╭──

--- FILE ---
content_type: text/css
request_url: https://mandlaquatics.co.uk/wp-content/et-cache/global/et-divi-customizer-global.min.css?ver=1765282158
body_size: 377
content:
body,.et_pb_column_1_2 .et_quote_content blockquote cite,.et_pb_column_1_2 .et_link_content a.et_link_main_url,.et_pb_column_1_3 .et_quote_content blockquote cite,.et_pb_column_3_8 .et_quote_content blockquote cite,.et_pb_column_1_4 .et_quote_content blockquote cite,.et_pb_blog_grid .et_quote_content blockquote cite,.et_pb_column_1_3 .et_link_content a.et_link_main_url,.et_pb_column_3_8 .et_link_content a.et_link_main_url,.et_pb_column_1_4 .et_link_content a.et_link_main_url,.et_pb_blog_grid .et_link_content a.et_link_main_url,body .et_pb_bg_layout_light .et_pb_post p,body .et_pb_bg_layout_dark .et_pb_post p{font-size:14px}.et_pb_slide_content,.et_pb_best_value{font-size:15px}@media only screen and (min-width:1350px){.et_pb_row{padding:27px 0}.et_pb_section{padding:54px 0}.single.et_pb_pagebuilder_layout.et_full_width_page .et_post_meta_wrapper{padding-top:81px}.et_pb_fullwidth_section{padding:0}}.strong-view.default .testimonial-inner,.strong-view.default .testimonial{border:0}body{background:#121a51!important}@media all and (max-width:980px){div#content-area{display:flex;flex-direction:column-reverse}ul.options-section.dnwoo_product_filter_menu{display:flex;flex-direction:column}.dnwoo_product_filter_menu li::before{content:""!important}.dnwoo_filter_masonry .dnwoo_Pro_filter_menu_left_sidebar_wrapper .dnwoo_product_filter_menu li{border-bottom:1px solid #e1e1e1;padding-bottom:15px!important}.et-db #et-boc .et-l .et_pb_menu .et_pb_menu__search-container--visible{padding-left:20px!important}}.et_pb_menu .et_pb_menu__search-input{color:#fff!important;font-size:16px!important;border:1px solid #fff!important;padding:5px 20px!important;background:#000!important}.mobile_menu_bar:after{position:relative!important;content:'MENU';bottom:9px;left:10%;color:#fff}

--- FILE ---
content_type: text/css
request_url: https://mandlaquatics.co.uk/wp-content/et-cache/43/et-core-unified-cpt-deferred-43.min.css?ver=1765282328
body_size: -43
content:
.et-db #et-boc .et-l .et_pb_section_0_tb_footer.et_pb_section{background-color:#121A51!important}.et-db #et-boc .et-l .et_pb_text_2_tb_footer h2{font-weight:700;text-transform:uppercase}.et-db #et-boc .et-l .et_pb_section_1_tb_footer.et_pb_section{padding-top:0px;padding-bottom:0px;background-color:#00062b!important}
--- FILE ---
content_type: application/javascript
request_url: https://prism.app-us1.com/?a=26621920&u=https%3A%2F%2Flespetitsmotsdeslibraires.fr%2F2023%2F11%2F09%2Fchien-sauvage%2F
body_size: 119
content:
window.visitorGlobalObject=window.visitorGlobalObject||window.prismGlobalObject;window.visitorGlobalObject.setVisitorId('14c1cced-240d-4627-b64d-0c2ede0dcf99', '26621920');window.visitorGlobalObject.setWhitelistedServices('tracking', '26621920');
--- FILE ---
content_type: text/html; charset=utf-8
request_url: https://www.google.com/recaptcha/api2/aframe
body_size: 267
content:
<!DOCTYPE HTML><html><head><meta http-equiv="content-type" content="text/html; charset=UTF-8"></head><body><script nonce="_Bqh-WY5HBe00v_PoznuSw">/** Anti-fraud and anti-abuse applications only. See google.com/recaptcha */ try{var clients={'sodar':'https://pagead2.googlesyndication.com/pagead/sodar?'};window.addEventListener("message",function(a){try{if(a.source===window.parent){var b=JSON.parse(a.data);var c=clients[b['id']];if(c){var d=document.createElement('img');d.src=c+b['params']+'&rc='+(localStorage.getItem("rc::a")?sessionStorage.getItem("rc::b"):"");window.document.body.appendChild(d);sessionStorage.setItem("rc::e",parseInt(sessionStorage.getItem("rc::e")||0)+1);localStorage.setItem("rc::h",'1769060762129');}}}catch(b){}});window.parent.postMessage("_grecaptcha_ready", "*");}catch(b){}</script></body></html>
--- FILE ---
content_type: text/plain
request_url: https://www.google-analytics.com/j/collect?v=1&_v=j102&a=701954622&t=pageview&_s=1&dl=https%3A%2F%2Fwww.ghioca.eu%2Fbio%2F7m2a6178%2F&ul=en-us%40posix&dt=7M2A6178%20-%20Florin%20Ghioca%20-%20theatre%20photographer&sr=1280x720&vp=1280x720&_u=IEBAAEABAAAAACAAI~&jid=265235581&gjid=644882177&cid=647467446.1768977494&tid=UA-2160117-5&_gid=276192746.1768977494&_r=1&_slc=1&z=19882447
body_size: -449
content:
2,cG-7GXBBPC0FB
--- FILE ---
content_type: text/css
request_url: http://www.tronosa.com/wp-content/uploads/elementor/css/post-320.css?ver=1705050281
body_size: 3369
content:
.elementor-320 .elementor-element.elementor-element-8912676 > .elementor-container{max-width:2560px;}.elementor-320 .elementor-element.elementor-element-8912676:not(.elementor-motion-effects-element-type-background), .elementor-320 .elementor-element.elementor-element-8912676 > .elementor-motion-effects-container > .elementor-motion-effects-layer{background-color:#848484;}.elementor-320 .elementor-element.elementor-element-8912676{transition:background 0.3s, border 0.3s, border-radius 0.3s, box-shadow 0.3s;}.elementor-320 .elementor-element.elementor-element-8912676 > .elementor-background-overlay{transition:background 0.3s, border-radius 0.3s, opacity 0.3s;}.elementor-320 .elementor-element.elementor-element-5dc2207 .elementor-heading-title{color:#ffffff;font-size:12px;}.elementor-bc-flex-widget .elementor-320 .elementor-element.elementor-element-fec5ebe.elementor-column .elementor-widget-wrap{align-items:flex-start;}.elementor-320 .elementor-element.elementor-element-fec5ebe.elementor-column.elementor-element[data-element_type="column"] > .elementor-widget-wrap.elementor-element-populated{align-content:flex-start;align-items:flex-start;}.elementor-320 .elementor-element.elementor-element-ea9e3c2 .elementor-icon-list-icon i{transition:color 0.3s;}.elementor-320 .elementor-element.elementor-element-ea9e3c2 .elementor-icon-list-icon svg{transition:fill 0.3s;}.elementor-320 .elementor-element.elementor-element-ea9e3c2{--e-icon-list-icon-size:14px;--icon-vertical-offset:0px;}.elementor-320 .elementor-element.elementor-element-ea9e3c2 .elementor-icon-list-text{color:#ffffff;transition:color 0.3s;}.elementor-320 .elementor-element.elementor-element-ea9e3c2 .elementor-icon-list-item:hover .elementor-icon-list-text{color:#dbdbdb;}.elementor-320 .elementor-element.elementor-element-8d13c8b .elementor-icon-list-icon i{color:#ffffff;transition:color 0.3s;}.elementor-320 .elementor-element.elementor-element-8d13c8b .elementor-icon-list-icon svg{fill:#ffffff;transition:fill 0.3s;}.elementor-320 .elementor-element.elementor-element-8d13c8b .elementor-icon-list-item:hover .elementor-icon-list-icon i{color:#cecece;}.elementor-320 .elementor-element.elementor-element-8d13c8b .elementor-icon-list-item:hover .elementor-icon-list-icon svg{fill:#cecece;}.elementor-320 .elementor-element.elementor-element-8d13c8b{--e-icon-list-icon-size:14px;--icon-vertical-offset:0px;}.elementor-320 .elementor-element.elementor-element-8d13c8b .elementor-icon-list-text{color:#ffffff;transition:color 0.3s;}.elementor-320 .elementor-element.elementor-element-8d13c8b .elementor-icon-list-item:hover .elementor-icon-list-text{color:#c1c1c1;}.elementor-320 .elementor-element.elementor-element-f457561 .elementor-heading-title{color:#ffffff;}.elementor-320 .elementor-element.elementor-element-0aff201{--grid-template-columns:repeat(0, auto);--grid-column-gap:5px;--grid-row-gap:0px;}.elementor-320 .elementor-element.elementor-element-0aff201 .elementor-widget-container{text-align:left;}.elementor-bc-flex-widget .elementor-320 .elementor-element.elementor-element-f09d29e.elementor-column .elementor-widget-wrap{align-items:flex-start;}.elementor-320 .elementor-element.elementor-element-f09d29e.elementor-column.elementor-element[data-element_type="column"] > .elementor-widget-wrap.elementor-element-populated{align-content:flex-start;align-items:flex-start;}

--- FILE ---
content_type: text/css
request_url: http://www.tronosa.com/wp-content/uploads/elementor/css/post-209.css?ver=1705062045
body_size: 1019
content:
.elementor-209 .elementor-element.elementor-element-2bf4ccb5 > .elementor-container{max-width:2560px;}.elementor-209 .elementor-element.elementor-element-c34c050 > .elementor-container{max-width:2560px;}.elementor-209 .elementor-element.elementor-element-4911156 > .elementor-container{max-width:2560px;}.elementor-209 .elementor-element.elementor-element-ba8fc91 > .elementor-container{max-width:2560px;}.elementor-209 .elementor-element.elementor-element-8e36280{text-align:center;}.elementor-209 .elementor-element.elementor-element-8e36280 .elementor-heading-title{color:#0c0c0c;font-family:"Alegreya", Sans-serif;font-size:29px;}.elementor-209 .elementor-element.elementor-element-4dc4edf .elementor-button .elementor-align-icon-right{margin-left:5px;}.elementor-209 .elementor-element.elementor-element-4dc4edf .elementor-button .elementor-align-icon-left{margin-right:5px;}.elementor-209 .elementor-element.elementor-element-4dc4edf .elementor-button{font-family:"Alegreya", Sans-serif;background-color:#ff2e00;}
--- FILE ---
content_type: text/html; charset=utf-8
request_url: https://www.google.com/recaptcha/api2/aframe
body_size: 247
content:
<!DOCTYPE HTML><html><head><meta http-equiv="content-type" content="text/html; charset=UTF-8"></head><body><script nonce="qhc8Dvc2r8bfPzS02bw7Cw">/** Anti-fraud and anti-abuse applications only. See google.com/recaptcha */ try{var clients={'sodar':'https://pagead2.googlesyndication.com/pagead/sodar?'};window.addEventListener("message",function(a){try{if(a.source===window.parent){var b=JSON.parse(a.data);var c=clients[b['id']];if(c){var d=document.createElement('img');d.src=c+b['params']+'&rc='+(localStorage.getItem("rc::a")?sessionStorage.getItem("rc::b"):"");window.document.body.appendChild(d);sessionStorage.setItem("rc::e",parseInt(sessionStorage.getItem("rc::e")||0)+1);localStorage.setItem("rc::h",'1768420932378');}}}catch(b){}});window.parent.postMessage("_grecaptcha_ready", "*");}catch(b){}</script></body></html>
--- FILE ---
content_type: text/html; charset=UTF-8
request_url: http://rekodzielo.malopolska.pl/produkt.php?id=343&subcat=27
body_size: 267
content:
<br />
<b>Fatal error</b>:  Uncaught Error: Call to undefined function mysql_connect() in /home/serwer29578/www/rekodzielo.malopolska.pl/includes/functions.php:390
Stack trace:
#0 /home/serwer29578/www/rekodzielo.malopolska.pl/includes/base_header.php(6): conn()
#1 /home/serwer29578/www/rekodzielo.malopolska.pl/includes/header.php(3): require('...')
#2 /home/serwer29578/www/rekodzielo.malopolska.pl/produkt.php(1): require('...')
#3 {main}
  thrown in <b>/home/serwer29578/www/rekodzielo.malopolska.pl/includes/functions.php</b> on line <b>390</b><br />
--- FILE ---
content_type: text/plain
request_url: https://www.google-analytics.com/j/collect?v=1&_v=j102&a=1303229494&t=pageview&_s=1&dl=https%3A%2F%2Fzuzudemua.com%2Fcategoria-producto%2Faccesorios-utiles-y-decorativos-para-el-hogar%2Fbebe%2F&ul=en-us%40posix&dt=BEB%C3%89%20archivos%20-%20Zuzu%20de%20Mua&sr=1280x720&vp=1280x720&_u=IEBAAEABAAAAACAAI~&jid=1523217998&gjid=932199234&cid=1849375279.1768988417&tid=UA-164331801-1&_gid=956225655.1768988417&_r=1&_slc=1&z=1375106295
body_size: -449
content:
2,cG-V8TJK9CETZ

╰──

WHAT IS NEEDED: Count how many lines in the listing above hold "IEBAAEABAAAAACAAI". Supply only that number.

RESPONSE BELOW: 2